§ RECORDS FOR PROCESSING:
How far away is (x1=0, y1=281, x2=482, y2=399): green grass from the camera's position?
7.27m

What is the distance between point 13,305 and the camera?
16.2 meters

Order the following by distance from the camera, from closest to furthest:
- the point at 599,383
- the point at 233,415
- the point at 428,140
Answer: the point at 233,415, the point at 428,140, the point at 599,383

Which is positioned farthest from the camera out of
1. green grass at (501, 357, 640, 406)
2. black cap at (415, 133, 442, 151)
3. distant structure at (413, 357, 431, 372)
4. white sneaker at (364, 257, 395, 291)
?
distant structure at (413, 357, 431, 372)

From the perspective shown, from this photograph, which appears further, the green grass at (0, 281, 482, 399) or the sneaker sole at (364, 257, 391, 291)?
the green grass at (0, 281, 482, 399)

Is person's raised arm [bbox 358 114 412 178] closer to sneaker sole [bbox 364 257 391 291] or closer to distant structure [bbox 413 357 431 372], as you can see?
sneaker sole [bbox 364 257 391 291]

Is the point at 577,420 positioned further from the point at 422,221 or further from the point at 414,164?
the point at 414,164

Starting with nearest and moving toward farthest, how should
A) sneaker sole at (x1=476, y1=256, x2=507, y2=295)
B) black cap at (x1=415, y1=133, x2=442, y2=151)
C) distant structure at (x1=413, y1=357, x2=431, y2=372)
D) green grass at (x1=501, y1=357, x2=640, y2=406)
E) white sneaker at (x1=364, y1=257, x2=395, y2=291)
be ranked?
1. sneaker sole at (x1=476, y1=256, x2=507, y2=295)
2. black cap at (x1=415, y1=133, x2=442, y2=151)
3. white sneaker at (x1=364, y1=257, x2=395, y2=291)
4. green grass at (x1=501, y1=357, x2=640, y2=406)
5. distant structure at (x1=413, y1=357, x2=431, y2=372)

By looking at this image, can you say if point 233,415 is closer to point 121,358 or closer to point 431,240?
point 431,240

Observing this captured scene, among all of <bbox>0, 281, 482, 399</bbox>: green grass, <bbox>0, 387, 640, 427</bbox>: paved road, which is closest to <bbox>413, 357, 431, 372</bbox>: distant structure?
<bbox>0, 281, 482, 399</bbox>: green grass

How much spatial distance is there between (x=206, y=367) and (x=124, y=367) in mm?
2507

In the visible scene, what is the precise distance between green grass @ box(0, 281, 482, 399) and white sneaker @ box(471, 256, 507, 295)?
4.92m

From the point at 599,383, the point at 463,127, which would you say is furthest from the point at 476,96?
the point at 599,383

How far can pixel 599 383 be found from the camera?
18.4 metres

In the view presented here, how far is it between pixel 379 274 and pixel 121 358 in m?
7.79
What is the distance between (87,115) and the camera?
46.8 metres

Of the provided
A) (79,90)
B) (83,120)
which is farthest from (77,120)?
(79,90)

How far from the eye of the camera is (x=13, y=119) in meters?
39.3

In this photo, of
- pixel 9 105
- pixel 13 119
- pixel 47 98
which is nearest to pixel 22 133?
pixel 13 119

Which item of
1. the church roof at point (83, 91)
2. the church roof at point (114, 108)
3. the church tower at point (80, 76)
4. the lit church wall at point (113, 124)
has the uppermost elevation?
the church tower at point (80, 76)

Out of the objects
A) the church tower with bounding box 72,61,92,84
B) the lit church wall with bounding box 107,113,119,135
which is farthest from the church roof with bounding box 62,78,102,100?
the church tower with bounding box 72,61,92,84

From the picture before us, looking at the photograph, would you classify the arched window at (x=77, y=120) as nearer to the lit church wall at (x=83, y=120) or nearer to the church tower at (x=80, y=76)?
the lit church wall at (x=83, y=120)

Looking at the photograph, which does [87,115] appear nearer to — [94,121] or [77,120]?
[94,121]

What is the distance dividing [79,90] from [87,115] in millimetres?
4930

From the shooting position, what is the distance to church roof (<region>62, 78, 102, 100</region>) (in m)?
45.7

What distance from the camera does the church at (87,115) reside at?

§ INSTRUCTIONS FOR THE TASK:
Please repeat all of the entries above word for word, line by line.

§ FULL OUTPUT:
How far away is (x1=0, y1=281, x2=482, y2=399): green grass from the camera's position?
7.27m

What is the distance between point 13,305 and the camera?
16.2 meters

Order the following by distance from the camera, from closest to furthest:
- the point at 599,383
- the point at 233,415
- the point at 428,140
Answer: the point at 233,415, the point at 428,140, the point at 599,383

Which is positioned farthest from the camera out of
1. green grass at (501, 357, 640, 406)
2. black cap at (415, 133, 442, 151)
3. distant structure at (413, 357, 431, 372)
4. white sneaker at (364, 257, 395, 291)
?
distant structure at (413, 357, 431, 372)

From the perspective shown, from this photograph, which appears further, the green grass at (0, 281, 482, 399) or the sneaker sole at (364, 257, 391, 291)?
the green grass at (0, 281, 482, 399)

Is person's raised arm [bbox 358 114 412 178] closer to sneaker sole [bbox 364 257 391 291] or closer to distant structure [bbox 413 357 431 372], as you can see?
sneaker sole [bbox 364 257 391 291]

Is the point at 577,420 positioned further from the point at 422,221 or further from the point at 414,164?
the point at 414,164

Starting with nearest and moving toward farthest, how should
A) sneaker sole at (x1=476, y1=256, x2=507, y2=295)
B) black cap at (x1=415, y1=133, x2=442, y2=151)
C) distant structure at (x1=413, y1=357, x2=431, y2=372)
D) green grass at (x1=501, y1=357, x2=640, y2=406)
E) white sneaker at (x1=364, y1=257, x2=395, y2=291)
be ranked?
1. sneaker sole at (x1=476, y1=256, x2=507, y2=295)
2. black cap at (x1=415, y1=133, x2=442, y2=151)
3. white sneaker at (x1=364, y1=257, x2=395, y2=291)
4. green grass at (x1=501, y1=357, x2=640, y2=406)
5. distant structure at (x1=413, y1=357, x2=431, y2=372)

By looking at this image, can you say if point 233,415 is closer to point 121,358 or closer to point 431,240?
point 431,240

Observing this captured scene, among all of <bbox>0, 281, 482, 399</bbox>: green grass, <bbox>0, 387, 640, 427</bbox>: paved road, which is closest to <bbox>413, 357, 431, 372</bbox>: distant structure?
<bbox>0, 281, 482, 399</bbox>: green grass

How much spatial distance is there between (x=206, y=367) and (x=124, y=367) in mm?
2507

In the visible scene, what is the precise distance between green grass @ box(0, 281, 482, 399) and white sneaker @ box(471, 256, 507, 295)?
4.92m

From the point at 599,383, the point at 463,127, which would you say is furthest from the point at 476,96?
the point at 599,383

How far can pixel 599 383 be found from the camera?
18.4 metres

In the view presented here, how far is it between pixel 379 274 and pixel 121 358 in m?
7.79
What is the distance between (87,115) and the camera?
46.8 metres

Of the provided
A) (79,90)
B) (83,120)
which is farthest from (77,120)?
(79,90)

How far from the eye of the camera is (x=13, y=119) in meters?
39.3

In this photo, of
- pixel 9 105
- pixel 13 119
- pixel 47 98
which is nearest to pixel 22 133?
pixel 13 119

Which item of
1. the church roof at point (83, 91)
2. the church roof at point (114, 108)
3. the church tower at point (80, 76)
4. the lit church wall at point (113, 124)
has the uppermost elevation?
the church tower at point (80, 76)

Out of the objects
A) the church tower with bounding box 72,61,92,84
B) the lit church wall with bounding box 107,113,119,135
which is farthest from the church roof with bounding box 62,78,102,100?
the church tower with bounding box 72,61,92,84

From the picture before us, looking at the photograph, would you classify the arched window at (x=77, y=120) as nearer to the lit church wall at (x=83, y=120) or nearer to the church tower at (x=80, y=76)?
the lit church wall at (x=83, y=120)

Looking at the photograph, which does [87,115] appear nearer to — [94,121] or [77,120]?
[94,121]

What is the distance dividing [79,90] from [87,115] in millimetres?
4930

From the shooting position, what is the distance to church roof (<region>62, 78, 102, 100</region>) (in m)?
45.7

What distance from the camera does the church at (87,115) reside at?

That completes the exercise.